One afternoon, during siesta time, which was taken in long, cushioned chairs on the veranda, I awoke to laughter and heard my aunt saying: ‘You must be tired, travelling in this heat.’
And my mother replying that it had been quite cool in the boat and that she was not tired. I jumped up and ran into the hall, and there stood my smiling family, in various attitudes of arrival. I was so happy that I could not speak for a moment or two but just stood there fingering the soft stuff of my mother’s dress, going redder and redder with suppressed emotion. My mother unwound her veil and stooped over me.
‘How brown you are!’ she exclaimed, kissing me, and suddenly my feelings were loosed and I started to chatter.
I flung myself on İnci and Mehmet, only realising at that moment how much I had missed them. Immediately the comedian İnci started to roll her eyes at me and I roared with laughter, turning somersaults to show my appreciation. My father restrained my high spirits and put his hand on my head. He seemed quiet, unlike himself, and I was too young to know or understand that Germany and England were at war. Too young to know the difference that these far-off countries would make to Turkey and my own life.

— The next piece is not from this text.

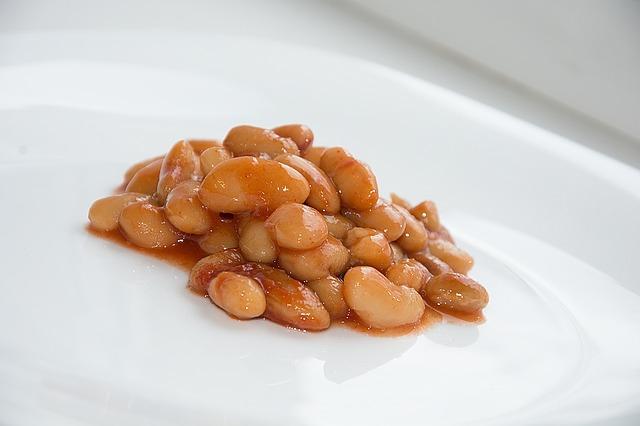Фасоль в томатном соусе на тарелке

We sat on the veranda, where the vine sheltered us from the afternoon heat of the sun. Extra cushions were arranged, a maid brought glasses of iced water and Turkish coffee and I climbed on my father’s knee. He was absent-minded and did not take any notice of me, intent upon discussing with my uncle the manner of school I should be sent to. My uncle was opposing the whole idea, saying I was still too young to be sent to school in these troubled times, and here a secret look passed between them, which puzzled me but meant nothing. The subject was dropped and they began to talk of other things. I was too young to follow their meaning but in after years my mother pieced together most of it for me.

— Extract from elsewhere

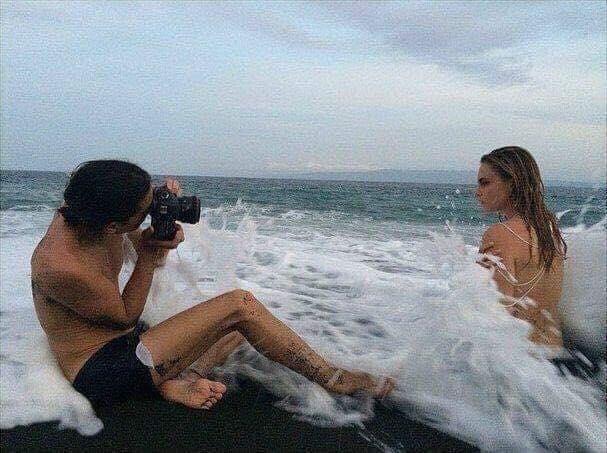 Women no longer want boyfriends, they want photographers! (20+ Pics)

That night, lying in bed in a bigger room which also held Mehmet, I could hear the voices of the grown-ups as they talked together on the veranda. There seemed to be a difference in their voices, an argumentative note not usually discernible. There was less laughter, more urgency – which was odd when the ladies were present. I crept from my bed and leaned out through the open window. I looked down on the thick mat of the vine-leaves, which looked pale green in places where the light of the lamp shone through. It was very still and I could hear every word of the conversation. My father appeared to be attempting to persuade my
grandmother
to sell our house! He said there was war in Europe and that no one knew the day our country would be in it too. He said anything might happen and that, in view of the poor way of his business lately, we ought to cut down on expenses.
‘Nonsense!’ came my grandmother’s voice crisply. ‘Why should a war in Europe make any difference in our lives? All my children were born in that house, Hüsnü, and two of yours. I came to it when I was only thirteen and I would rather die than leave it now.’
Here my uncle interposed: ‘Hüsnü is right. The house is too big for you now. It has been too big for years but when our father was alive it was not our business to interfere.’
‘I should hope not indeed,’ said my grandmother but her voice did not sound so harsh – perhaps this was an old argument. ‘We have enough money,’ she went on. ‘And Hüsnü has your father’s business – ’
‘I have told you I am selling it,’ came my father’s voice, sharp with finality.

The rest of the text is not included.